It’s Not About Greece Anymore - apphacker
http://economix.blogs.nytimes.com/2010/05/06/its-not-about-greece-anymore/?hp

======
jacquesm
It never really was. When a European Union country is in trouble that affects
all the other countries in the monetary union.

This is both good and bad. It's bad, because countries that have their book in
order are hit as well, it's good because of precisely the same reason, the
rest of Europe can no longer afford to close its eyes to the problems of a
neighbour in trouble.

Greece is a strange mix of relatively little economic impact at first glance,
but a complex mix of banking and shipping holdings that have the potential to
do a lot of harm if something dramatic were to happen.
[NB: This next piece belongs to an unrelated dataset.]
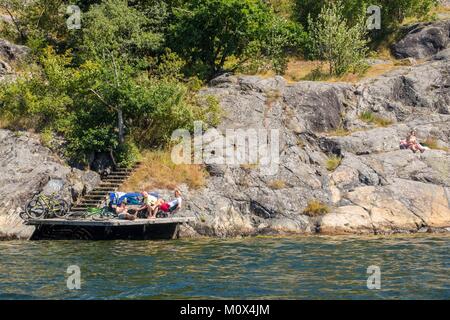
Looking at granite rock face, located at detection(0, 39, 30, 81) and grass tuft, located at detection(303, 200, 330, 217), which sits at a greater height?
granite rock face, located at detection(0, 39, 30, 81)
The Greeks have been in trouble for a much longer perdiod, but the current
combination of issues hopefully gives them the tools to finally get rid of a
political system that has been rife with corruption and that has to a large
extent been at least partially guilty in creating this situation.

Something good might come out of this, if the EU manages to help stabilizing
Greece and stop the slide then it will emerge far stronger than it is today.
If it allows the Greek crisis to spiral out of control and spill over in to
other economically weak EU member states then the consequences will be grave.
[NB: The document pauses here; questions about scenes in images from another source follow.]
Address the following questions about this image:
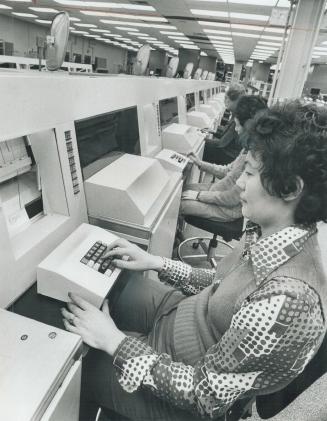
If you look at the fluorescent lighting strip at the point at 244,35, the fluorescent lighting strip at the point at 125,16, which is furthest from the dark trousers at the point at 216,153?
the fluorescent lighting strip at the point at 244,35

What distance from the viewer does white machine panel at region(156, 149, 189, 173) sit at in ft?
6.82

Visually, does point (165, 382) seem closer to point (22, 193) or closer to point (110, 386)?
point (110, 386)

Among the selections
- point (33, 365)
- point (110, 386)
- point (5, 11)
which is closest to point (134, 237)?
point (110, 386)

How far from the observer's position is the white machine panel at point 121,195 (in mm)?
1247

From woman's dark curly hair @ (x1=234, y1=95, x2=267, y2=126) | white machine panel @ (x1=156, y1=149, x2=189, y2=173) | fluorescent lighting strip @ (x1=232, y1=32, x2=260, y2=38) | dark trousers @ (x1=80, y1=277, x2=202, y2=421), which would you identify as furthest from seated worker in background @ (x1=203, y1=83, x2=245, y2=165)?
fluorescent lighting strip @ (x1=232, y1=32, x2=260, y2=38)

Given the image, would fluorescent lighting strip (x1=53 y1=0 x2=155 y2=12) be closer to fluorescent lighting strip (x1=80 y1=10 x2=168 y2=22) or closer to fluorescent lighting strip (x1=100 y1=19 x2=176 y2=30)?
fluorescent lighting strip (x1=80 y1=10 x2=168 y2=22)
It's not a time for little bits of help and band-aids, the EU will need to
make some fairly bold moves, it remains to be seen if the resolve is present
to actually do that.

This is especially tricky because the mortgage crisis is making lots of people
skeptical of the Euro right now, and chipping in to help Greece is not going
to go down well with the majority of the European electorate in countries that
can still pretend they're not affected.